A simple vista el mecanismo del recorrido de la ilusión parece muy sencillo, pero hay que activarlo y procurar que el motor no se gripe. Como es natural no todos nuestros alumnos van con las mismas revoluciones en el motor de su motivación: unos están muy desganados, otros sólo se movilizan con lo que es divertido, algunos esperan que les sorprendan y luego están los que se apuntan a todo porque su avidez no tiene límites. Ante tanta variedad no basta con limitarse a las consabidas palabras, y sólo palabras, de aliento para tratar de suscitar un cierto emotivismo (“tú puedes”, “nada es imposible”, “prueba a hacerlo y lo conseguirás”, “si quieres, puedes”, etc.), porque a los desganados les resbalan, los que esperan diversión o sorpresa las interpretan como publicidad rancia y desfasada y los que tienen el motor rugiendo se decepcionan porque esperan algo más que un suave y blandito paternalismo de palmaditas en la espalda.

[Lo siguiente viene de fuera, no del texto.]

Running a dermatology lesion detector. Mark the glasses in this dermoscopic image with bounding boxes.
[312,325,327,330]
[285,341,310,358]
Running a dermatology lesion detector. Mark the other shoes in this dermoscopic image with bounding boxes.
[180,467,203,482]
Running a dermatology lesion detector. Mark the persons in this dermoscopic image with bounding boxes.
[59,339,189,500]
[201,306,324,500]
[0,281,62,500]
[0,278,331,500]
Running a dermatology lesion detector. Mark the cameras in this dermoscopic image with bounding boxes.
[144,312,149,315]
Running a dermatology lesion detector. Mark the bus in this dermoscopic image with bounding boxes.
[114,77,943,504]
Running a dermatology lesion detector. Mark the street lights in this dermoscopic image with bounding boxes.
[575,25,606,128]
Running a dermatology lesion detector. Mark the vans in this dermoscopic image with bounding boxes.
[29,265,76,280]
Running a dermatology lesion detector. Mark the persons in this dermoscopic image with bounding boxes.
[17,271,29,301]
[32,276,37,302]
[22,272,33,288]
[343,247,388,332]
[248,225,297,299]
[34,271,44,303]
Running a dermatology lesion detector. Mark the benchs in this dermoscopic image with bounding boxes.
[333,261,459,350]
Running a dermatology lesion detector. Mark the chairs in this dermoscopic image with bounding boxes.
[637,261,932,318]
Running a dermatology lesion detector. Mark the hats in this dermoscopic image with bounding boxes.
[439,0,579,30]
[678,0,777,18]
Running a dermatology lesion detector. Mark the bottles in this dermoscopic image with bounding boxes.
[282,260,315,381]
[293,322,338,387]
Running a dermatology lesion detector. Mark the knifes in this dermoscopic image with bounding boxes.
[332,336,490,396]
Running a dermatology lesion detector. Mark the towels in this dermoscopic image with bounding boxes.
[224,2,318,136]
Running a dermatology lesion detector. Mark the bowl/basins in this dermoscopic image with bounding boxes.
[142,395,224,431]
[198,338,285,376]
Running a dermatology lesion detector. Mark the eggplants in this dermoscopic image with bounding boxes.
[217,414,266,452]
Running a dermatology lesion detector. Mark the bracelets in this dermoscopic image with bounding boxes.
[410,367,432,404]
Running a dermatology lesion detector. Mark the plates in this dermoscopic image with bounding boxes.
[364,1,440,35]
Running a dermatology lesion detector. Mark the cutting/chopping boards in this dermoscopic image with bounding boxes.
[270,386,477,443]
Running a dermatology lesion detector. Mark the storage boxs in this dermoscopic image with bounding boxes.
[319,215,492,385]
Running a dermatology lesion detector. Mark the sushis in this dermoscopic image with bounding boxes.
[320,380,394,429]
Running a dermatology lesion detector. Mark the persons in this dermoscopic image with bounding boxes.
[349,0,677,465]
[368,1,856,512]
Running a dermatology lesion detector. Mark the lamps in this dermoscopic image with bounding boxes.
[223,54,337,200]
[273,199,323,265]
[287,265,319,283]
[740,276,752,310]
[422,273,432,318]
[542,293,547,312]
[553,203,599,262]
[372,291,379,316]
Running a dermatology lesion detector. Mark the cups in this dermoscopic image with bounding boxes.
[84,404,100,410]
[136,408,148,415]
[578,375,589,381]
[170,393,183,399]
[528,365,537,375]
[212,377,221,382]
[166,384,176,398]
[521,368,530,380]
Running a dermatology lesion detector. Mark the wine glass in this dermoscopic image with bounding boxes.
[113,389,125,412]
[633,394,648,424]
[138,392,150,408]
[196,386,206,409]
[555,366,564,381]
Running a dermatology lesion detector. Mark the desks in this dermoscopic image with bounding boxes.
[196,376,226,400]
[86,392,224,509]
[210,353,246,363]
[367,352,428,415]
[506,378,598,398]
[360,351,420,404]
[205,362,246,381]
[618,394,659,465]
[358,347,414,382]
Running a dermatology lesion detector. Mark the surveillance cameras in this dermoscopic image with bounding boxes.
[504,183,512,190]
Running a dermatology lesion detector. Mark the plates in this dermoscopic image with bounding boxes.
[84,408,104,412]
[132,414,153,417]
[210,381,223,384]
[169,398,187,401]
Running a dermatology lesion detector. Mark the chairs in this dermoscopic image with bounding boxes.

Aumentar la ilusión de los alumnos nos va a exigir, en primer lugar, saber dar con la tecla del mecanismo que conecta con lo que están necesitando, y no tanto con lo que dicen que quieren. En los hambrientos de conocimiento y de pautas de vida, ésos que tienen el motor a toda revolución, coinciden la necesidad y lo que quieren casi al completo, pero en el resto hay que actuar incidiendo en ese recóndito lugar personal en el que conviven las situaciones más apremiantes que les rodean, los envites cuya incitación no admite tibieza para ser respondidos y el desafío a la propia valía de sus capacidades. En definitiva, consiste en tener en cuenta los factores contextuales y relacionales que están actuando en su situación personal, porque cuando lo que se les propone incide, roza o responde a lo que les sucede en esos ámbitos tan íntimos, su interés se despierta y del interés puede pasarse a la ilusión si advierten que los resultados de lo que les hemos invitado a acometer o tener en cuenta tienen consecuencias positivas y con sentido para ellos. Sólo cuando las experimentan dicho resultado se convierte en estímulo potenciador de nuevas ilusiones.

Nadie puede contagiar ilusión si no tiene ilusión. Los alumnos tienen que ver que tenemos ilusión por lo que les proponemos, que tenemos en cuenta lo que les hace falta y que mostramos entusiasmo para que vivan y rentabilicen la vida más intensamente percibiendo con más claridad el presente y anticipando en el presente los proyectos de futuro. El desarrollo de los elementos de la ilusión es lo que les va a permitir proyectar su vida hacia delante. Los adolescentes suelen tener el amor propio muy sensibilizado. Todo lo que suscite ocasiones de preservarlo o aumentarlo es lo que acrecienta en ellos la ilusión. Hay que centrarse en incidir con nuestras propuestas en ese espacio de su intimidad donde anidan las dudas, la extrañeza de vivir, los altibajos emocionales y la perplejidad ante lo inesperado de sus vidas, para que las usen como herramientas con las que ellos pueden aprender a provocar la ilusión y ponerla en marcha cuando quieran.